* **Travail à faire**:
(1) Dans la discussion sur les représentations et les foncteurs, modifiez le passage qui commence par les mots « Représentations et foncteurs » et finit par « les catégories ? » : recopiez-le en mettant « morphismes » à la place de « foncteurs ».
(2) Prolongez la discussion sur les représentations et les foncteurs à partir de l'endroit où elle s'interrompt.

* **Extrait du document**:
Représentations et foncteurs

Bonjour,
j'hésite à me lancer plus avant dans cette direction, alors je pose une question naïve : quel est le lien entre la théorie des représentations et celle des foncteurs représentables ? Peut-on dire que la question de la représentabilité des foncteurs est une généralisation de la théorie des représentations ?
Et pourquoi la représentabilité des foncteurs semble si importante pour les catégories ?
Merci.
ignatus.

Réponses

  • En consultant le paragraphe 6 du chapitre 1 de Géométrie plane et algèbre, je constate que l'existence de limites ou de colimites dans une catégorie est liée à la représentabilité de certains foncteurs. Une catégorie est dite cartésienne si toutes les limites finies existent, c'est-à-dire sont représentables. Cela équivaut à l'existence d'un objet final et de produits fibrés arbitraires.

Enregistrements contenus dans un jeu de données:
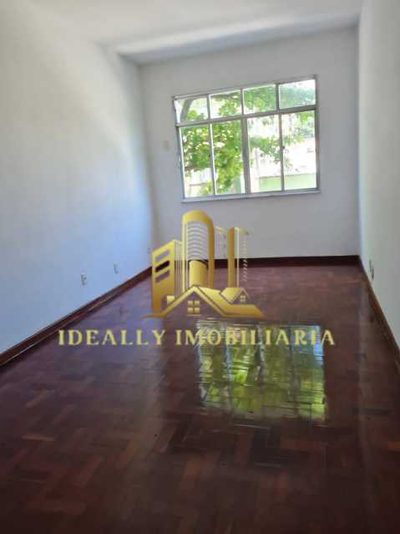 Apartamento, 1 quarto, 58 m² - Foto 4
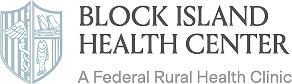 Block Island Medical Center logo
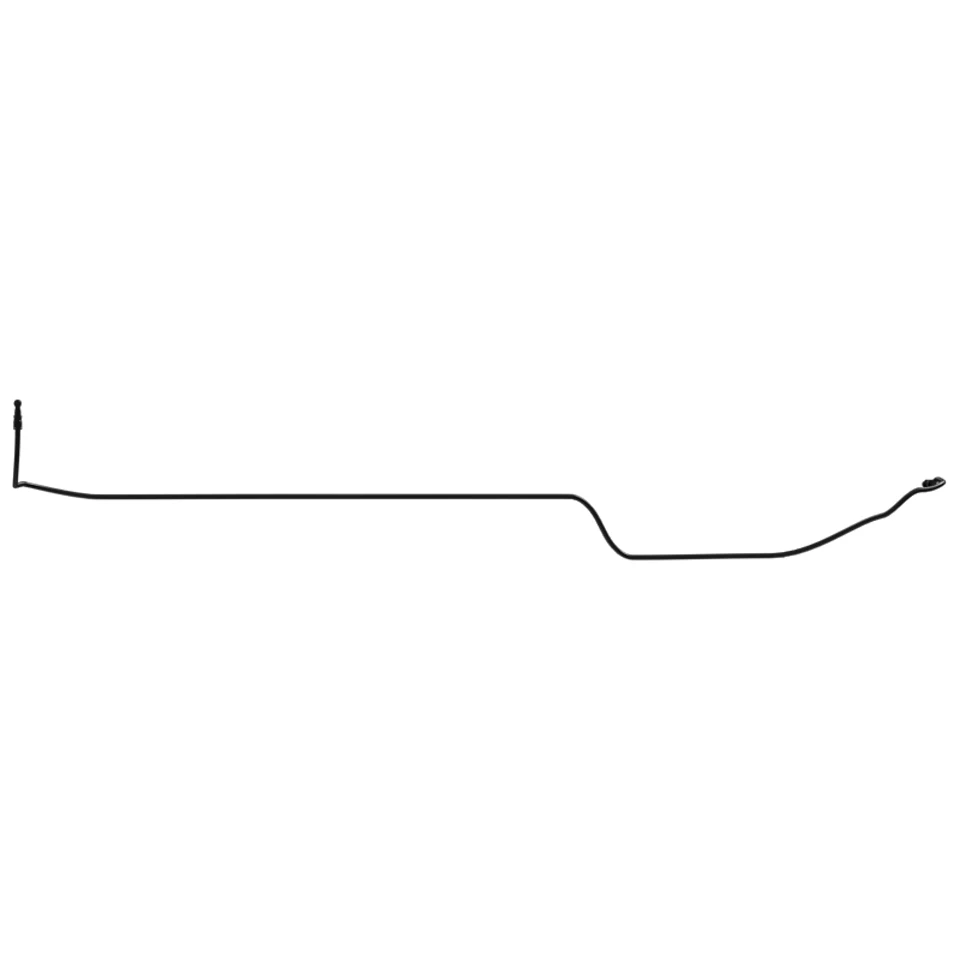 547-7027: КАБЕЛЬ В СБОРЕ COA 5477027 купить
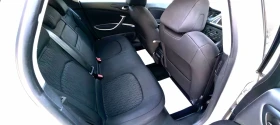 Citroen C5 2.0HDI- НАВИГАЦИЯ, снимка 14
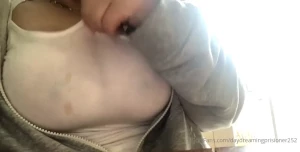✨Daydreamer🧚🏻‍♀️ [ daydreamingprisoner252 ] Onlyfans leaked video 7733140 on Hotleaks.tv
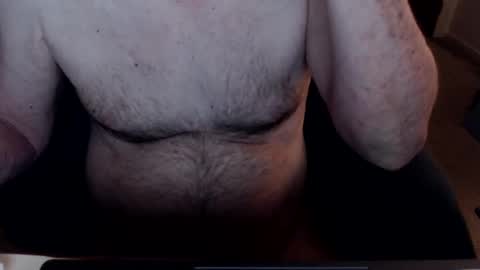 goodking999 online show from 6, 4, 2026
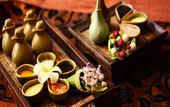 Туры в отель Sriwilai Sukhothai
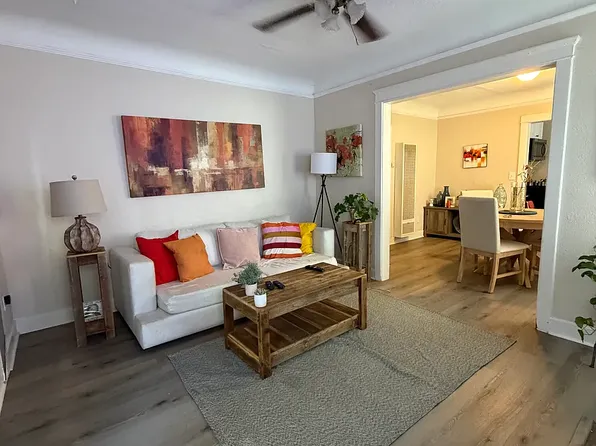 342 W Chevy Chase Dr APT A, Glendale, CA 91204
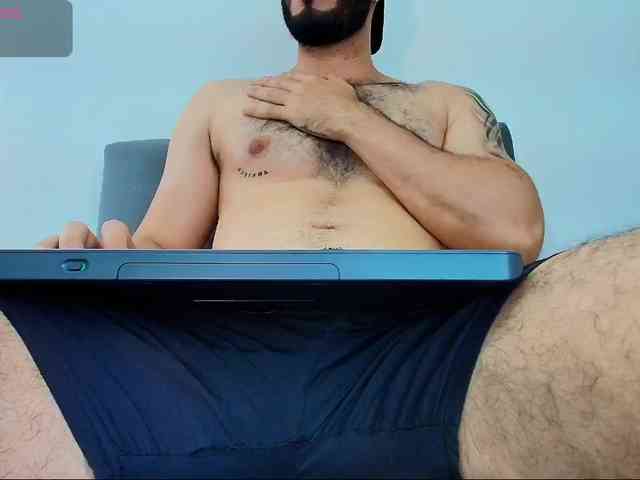 tommelbailey1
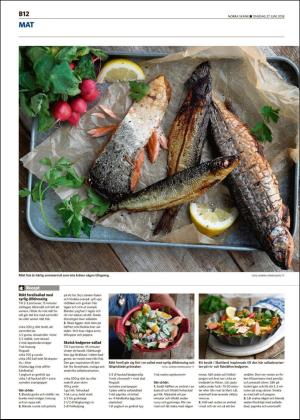 norraskane_b-20180627_000_00_00_012.pdf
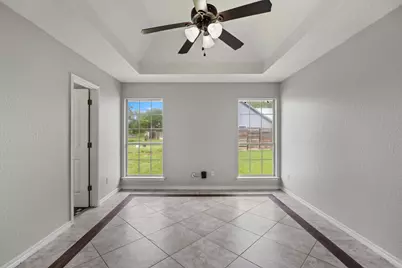 84 Thomas Drive, Martindale, TX 78655 - Photo 9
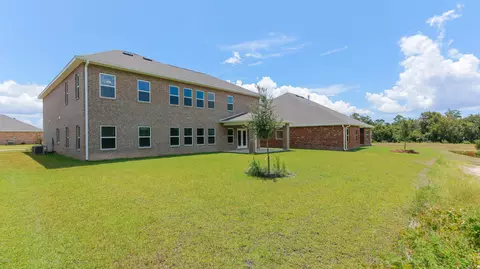 680 Cornelia St, Freeport, FL 32439 photo 32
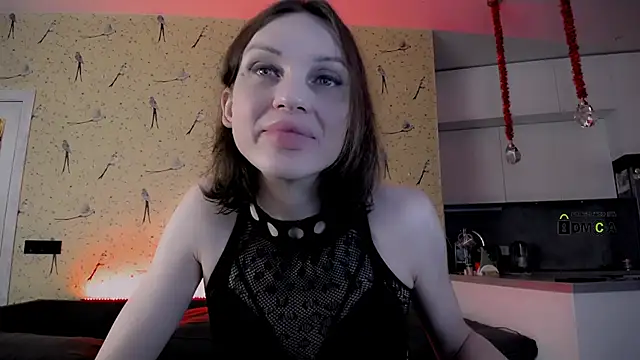 Snapshot of Hardy_Green chatting on February 22, 2025, 5:12 am Hardy Green online show from February 22, 2025, 5:12 am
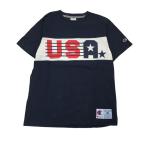 2304F-127 メンズ Champion �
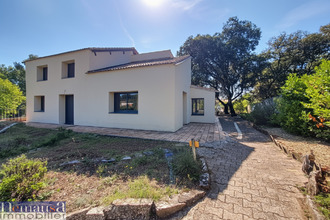 achat maison nimes 30000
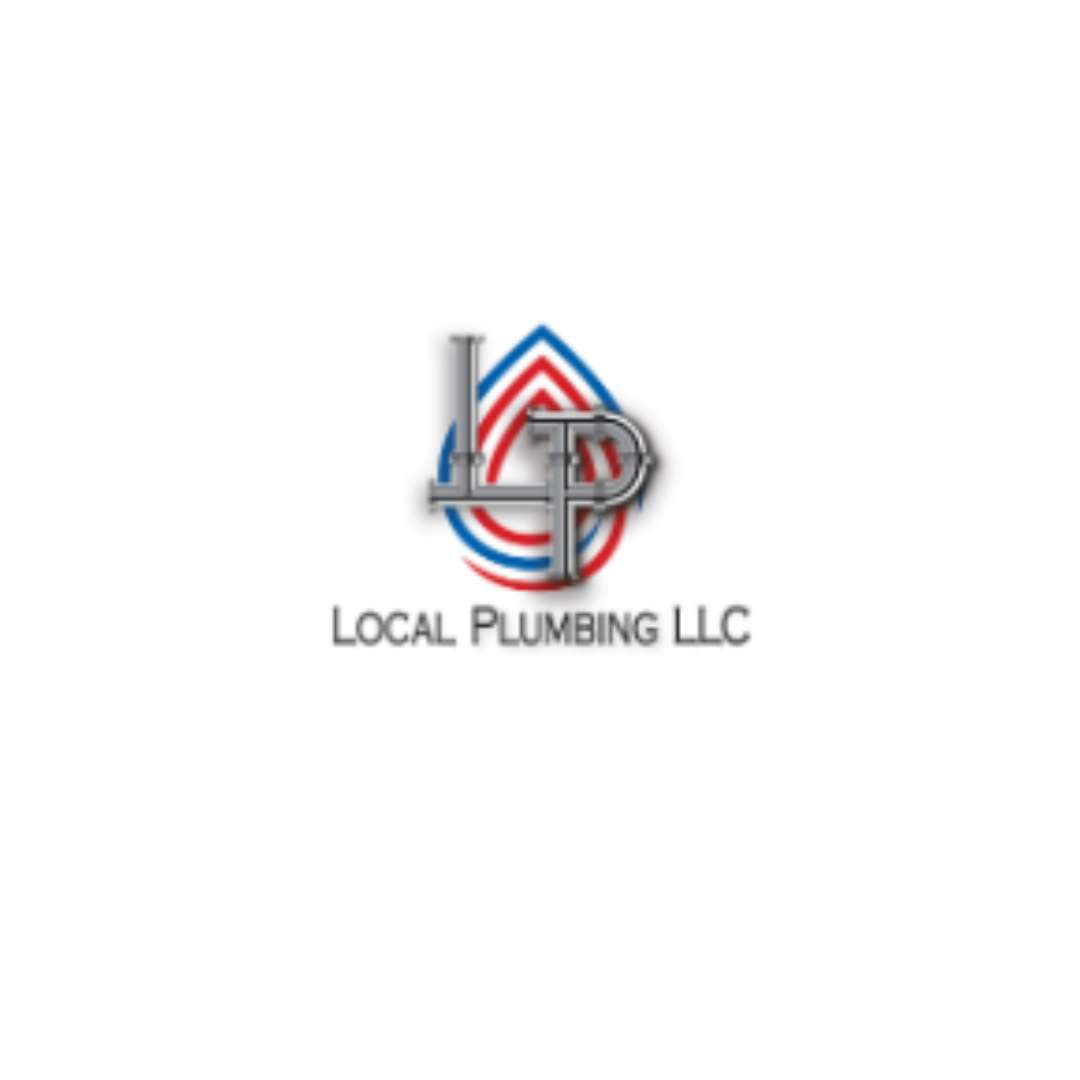 Local Plumbing LLC Profile Picture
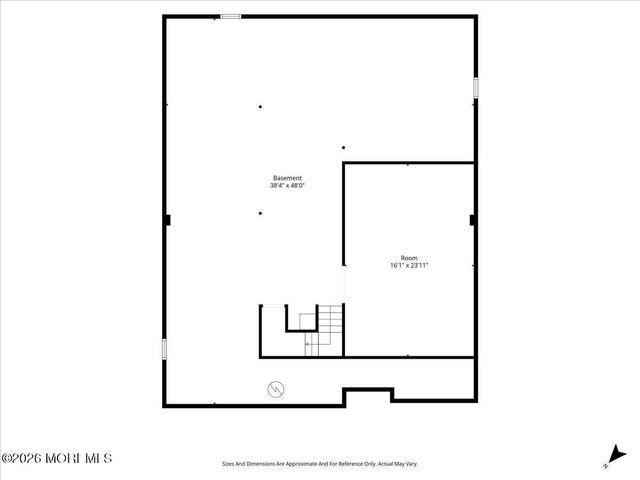 4 Gainsborough Court, Manalapan, NJ 07726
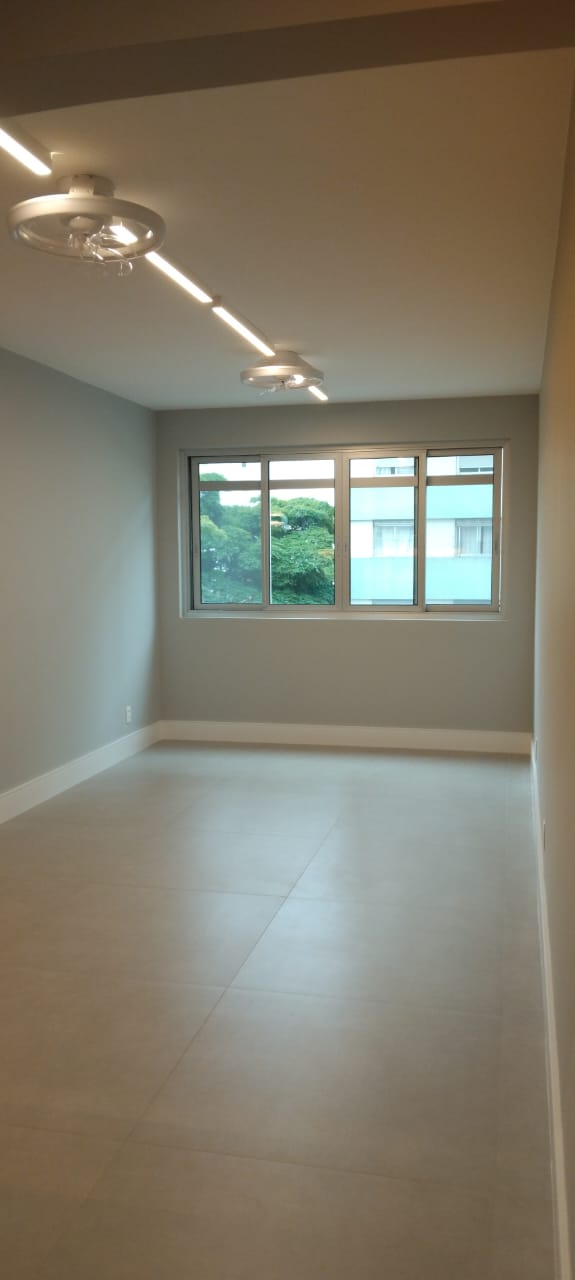 Serviço de Pintura Trindade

* **Résultats de l'exercice**:
(1)
Représentations et morphismes

Bonjour,
j'hésite à me lancer plus avant dans cette direction, alors je pose une question naïve : quel est le lien entre la théorie des représentations et celle des morphismes représentables ? Peut-on dire que la question de la représentabilité des morphismes est une généralisation de la théorie des représentations ?
Et pourquoi la représentabilité des morphismes semble si importante pour les catégories ?

(2)
    La représentabilité dans les catégories permet donc de savoir si l'on peut y définir des produits fibrés ou des sommes amalgamées, ce qui est important pour définir des interprétations dans des modèles. Est-ce-que je me trompe ?

    ignatus.
  • Je ne crois pas qu'il y a des liens, c'est juste deux interprétations différentes d'un même mot. En tout cas à ma connaissance, une représentation n'est pas un cas particulier d'un foncteur représentable.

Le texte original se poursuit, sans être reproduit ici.